N750,000 fine for N23bn fraud?: Another national joke
I cannot find it in me to exult in this hour, but my pen, acting as attorney, has taken these notes.
There is inevitably something comical about the political enterprise in this country; something decidedly non-prosperous in reason. Does it not seem the people are falsely imprisoned, though it appears it can only happen in Nigeria? Someone admitted, in court, to taking part in the stealing of N23.3 billion of pension money; that person, a former Assistant Director in the Police Pension Office, in inordinate vanity and a dreadful humiliation of the country's national character in another classic, now known as the Police Pension Scam, and after months of back and forth, he gets 2 years' imprisonment, with an option of paying a fine of N750, 000 only! What does the country get? Nothing but an embarrassing applause! What do the people get? Shock, perhaps disbelief, pain and visions of destroyed hopes.
May I ask: did our government not spend more than N750,000 to prosecute Mr John Yakubu Yusuf? Maybe am just wondering. The matter has gleefully been reported as success of the odious plea bargain scheme. Even though I am a lawyer being familiar with that phrase, my mind begins to extrapolate on the things of the deep, and somehow this epiphany that can only be occasioned by logic leads me to perhaps what Plea bargain indeed means here, another word for the arrest of justice and its subsequent trial on the altar of bargain, and by the time bargain is closed, the highest bidder is throwing a party. Sounds to me more like Justice auctioned to the highest bidder.
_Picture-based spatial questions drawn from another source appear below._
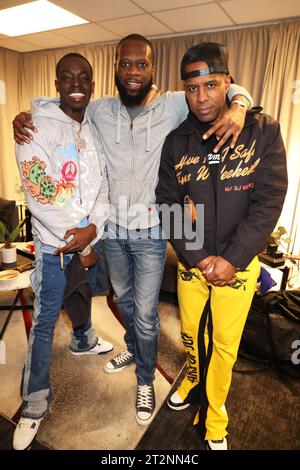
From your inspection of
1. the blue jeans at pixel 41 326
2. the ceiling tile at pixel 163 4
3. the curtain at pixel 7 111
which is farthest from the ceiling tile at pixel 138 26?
the blue jeans at pixel 41 326

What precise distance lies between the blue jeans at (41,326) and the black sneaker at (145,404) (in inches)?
18.1

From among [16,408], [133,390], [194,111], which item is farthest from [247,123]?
[16,408]

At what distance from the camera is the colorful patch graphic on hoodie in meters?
1.30

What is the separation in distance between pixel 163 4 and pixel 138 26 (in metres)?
0.68

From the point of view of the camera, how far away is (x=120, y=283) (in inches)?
67.0

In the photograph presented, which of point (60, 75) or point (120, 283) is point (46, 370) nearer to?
point (120, 283)

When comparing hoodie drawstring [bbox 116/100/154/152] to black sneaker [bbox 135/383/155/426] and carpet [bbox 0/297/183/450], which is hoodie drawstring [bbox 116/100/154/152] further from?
carpet [bbox 0/297/183/450]

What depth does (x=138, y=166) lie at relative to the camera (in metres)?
1.46

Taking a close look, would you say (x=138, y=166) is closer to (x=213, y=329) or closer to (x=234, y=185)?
(x=234, y=185)

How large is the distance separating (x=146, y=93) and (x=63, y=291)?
1.00 meters

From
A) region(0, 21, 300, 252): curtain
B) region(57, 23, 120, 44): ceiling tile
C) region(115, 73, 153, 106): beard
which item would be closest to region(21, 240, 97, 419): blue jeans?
region(115, 73, 153, 106): beard

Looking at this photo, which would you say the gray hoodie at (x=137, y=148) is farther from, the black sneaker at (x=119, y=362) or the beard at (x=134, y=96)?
the black sneaker at (x=119, y=362)

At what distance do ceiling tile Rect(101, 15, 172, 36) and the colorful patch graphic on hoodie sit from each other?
267cm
I thought there is something referred to as the Mischief Rule in the Canons of Interpretation, a rule which I suspect solemnly calls on today's actors in the theatre of law and justice to reach out to the original intention of the Parliament, to help them unearth the mind of the then makers of the Law, to order their steps in doing justice. In the same vein, I would suppose that the makers of our criminal and penal sanctions must have had the likes of Mr Yusuf in mind while drafting our laws. But was it the intention of those same lawmakers that a man guilty of stealing N23.3 billion be handed a 2-year sentence that can simply be exchanged for a paltry sum of N750, 000? Certainly, I think not. Some have even attempted to advance the argument that, after all, the man has forfeited 32 items of property to the state and returned part of the loot. I am confident that position would be easily rubbished by the submission of any law undergraduate student studying elementary Criminal Law. Is the administration of our criminal justice system not rooted in punishing both the “mens rea” i.e. Intention and the “actus reus” i.e. act of an offence? Where a man steals N23.3 billion, as we have in this very ugly story, and is later caught, and by reason of his being caught turns around, his return of the loot is not an escape route for him, given that it is incumbent on the law to still go ahead and punish his criminal intent. The law presupposes that the act of stealing is first and foremost anchored on the criminal intent built in the mind, which is buttressed by the fact that if he wasn't caught, he would automatically have escaped with the loot. More importantly, the punishment of this criminal intent is to serve as a deterrent to the others who may want to ride on the crest of his 'success'. What all will admit without the slightest hesitation is that reconciling the John Yakubu Yusuf's case with the above requirement will amount to nothing but trying to ferry a camel through the eye of a needle. Certainly, it is one case that will stand tall in our Hall of Fame of national absurdities for a long time to come. It is the saddest judgement I have ever heard of, it is the greatest attack on our collective intelligence.
Beneath this mess simply lies our fatal inability to live up to reasonably expected behaviour as it obtains in other climes; rather those in charge remain stubborn managers of an iniquitous system. Every arm of government regales in the exercise of its powers, ambushing the people and nailing the remnant of their hopes and aspirations of justice to the cross. Definitely, those who come after now would ask painful questions of those who seek to mismanage today. Is it not said that Justice must not only be done, but must be manifestly seen to have been done? Is it not said that it is not the letter, but the spirit of the law that eternally waters the tree of Justice? Do we have a tree around here, talk less of watering? So what did we get at the end of the jamboree? The rogue walks out of the courtroom, majestically with a triumphant swagger, attended to by his cronies in wild jubilation, making phone calls back home for them to start the party. He has cheated his country again, like other big men have done before him and is not remorseful.
He has defeated a country that does not know what it is doing, boasting to himself, challenging those who even prosecute him to cast the first stone. And then a press conference is organised in the courtyard, where in public view, the nation's dirty linen is displayed for all to see. Retrospection is thrown to the garbage bin, sanity becomes a luxury, and in the worst show of disrespect for those great men who moulded the concept of justice, a nation without morals and burdened with leaders without conscience, is again made a laughing stock before a looking world. This is the best time in our nation, we are indeed grateful to the builders in government who all built their mansions on the nation's shame and helped remove a block each day from the collapsing integrity of their fatherland. No wonder Professor Chinua Achebe refused to be honoured. It simply means that what an Elder would see standing, certainly such is not given to a Child, even if he conquered Mount Everest.